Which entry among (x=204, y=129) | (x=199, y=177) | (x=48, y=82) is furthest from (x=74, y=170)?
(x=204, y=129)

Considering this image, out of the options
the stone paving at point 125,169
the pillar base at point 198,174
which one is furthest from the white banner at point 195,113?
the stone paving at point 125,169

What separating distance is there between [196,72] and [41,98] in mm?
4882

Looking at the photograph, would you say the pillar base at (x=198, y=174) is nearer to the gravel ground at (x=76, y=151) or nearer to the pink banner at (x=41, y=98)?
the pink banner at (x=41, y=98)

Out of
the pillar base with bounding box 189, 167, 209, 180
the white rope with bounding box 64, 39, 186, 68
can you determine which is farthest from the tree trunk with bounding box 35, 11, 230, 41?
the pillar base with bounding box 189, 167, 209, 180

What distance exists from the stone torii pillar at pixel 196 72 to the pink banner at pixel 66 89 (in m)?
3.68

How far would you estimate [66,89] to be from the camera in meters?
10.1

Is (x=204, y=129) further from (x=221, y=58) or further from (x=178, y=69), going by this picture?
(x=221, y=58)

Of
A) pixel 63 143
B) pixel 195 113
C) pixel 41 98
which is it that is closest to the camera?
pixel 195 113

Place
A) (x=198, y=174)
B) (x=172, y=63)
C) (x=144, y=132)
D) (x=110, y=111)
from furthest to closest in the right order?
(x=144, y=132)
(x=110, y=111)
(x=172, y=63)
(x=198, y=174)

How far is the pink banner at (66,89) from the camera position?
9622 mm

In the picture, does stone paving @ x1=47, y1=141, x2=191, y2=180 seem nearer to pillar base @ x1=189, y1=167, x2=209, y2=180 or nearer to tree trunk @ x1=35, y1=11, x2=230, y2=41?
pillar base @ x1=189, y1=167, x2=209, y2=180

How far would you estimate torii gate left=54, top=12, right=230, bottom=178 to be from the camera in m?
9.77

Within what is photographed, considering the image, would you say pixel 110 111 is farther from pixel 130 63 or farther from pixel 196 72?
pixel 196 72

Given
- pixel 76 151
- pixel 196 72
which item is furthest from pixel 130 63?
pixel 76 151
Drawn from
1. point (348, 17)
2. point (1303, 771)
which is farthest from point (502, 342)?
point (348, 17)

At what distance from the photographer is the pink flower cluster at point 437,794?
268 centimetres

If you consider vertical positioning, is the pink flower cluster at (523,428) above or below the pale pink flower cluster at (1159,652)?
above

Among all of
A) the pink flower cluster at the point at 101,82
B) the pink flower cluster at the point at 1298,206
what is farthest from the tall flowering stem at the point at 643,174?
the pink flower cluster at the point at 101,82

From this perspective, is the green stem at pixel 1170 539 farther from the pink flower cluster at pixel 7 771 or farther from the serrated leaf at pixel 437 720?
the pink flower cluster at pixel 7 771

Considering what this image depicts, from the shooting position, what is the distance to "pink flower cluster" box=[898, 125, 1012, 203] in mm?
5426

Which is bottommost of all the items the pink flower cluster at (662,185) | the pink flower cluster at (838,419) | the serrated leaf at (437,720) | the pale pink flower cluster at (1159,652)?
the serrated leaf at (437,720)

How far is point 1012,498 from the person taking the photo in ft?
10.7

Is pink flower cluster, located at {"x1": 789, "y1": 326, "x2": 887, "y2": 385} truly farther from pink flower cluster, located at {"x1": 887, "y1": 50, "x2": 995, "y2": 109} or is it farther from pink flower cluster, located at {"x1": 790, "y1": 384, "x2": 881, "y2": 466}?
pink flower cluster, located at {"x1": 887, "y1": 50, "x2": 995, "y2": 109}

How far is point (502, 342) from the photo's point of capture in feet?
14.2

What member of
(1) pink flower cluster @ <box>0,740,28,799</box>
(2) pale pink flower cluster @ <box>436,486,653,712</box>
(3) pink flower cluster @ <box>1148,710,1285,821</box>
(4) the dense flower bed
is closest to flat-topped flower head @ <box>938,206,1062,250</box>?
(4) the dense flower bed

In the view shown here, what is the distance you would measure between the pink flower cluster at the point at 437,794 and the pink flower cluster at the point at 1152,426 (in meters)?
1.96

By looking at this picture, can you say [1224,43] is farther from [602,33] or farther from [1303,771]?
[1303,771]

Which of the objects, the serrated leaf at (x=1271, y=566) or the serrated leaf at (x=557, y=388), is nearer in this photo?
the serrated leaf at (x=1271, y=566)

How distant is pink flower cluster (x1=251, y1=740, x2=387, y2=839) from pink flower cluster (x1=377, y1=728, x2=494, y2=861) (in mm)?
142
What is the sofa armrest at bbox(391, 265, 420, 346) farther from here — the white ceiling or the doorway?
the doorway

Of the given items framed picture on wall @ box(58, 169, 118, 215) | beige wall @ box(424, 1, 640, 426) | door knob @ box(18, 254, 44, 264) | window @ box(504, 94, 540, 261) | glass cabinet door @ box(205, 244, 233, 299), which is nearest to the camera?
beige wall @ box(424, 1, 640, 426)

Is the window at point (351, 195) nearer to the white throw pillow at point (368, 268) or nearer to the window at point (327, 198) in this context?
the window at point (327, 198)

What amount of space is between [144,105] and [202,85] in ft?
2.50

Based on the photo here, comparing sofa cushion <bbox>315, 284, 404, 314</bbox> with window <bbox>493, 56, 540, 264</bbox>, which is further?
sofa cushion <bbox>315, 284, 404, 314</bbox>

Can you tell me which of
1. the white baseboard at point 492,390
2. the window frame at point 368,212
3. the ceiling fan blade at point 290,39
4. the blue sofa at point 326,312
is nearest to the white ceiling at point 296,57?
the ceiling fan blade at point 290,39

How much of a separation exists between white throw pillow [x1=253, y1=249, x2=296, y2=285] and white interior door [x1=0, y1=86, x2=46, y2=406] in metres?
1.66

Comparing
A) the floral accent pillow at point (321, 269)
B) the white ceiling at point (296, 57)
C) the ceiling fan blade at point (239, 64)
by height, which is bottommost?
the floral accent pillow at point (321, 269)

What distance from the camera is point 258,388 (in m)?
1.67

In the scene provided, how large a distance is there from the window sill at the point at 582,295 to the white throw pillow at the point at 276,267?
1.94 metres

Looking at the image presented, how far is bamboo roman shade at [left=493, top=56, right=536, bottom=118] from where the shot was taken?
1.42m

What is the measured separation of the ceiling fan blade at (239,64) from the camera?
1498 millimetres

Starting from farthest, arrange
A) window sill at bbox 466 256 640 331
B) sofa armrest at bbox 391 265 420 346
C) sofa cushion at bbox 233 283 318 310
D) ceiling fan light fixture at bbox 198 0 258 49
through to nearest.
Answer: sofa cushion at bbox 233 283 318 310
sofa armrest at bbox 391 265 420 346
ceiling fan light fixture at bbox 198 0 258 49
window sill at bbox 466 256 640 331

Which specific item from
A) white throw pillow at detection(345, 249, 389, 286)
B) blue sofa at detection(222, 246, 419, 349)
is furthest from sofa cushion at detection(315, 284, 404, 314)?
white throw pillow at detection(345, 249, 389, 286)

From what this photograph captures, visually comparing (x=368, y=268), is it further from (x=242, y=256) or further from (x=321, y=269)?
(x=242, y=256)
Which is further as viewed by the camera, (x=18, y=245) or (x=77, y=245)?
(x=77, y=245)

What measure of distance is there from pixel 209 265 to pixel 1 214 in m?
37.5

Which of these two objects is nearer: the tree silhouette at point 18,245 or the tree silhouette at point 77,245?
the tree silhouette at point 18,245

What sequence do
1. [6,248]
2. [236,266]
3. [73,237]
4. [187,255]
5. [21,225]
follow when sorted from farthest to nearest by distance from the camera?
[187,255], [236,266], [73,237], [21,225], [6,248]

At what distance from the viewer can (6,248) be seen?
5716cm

• **Instruction**:
Print the listing verbatim, beginning at the line that contains "What measure of" and continuing through the last line of the listing.

• **Solution to this exercise**:
What measure of distance is there from pixel 209 265 to pixel 1 214 in m?
37.5

Which of these two objects is nearer: the tree silhouette at point 18,245 or the tree silhouette at point 77,245?
the tree silhouette at point 18,245

What sequence do
1. [6,248]
2. [236,266]
3. [73,237]
4. [187,255]
5. [21,225]
follow when sorted from farthest to nearest by distance from the camera?
[187,255], [236,266], [73,237], [21,225], [6,248]

At what distance from the viewer can (6,248) be seen?
5716cm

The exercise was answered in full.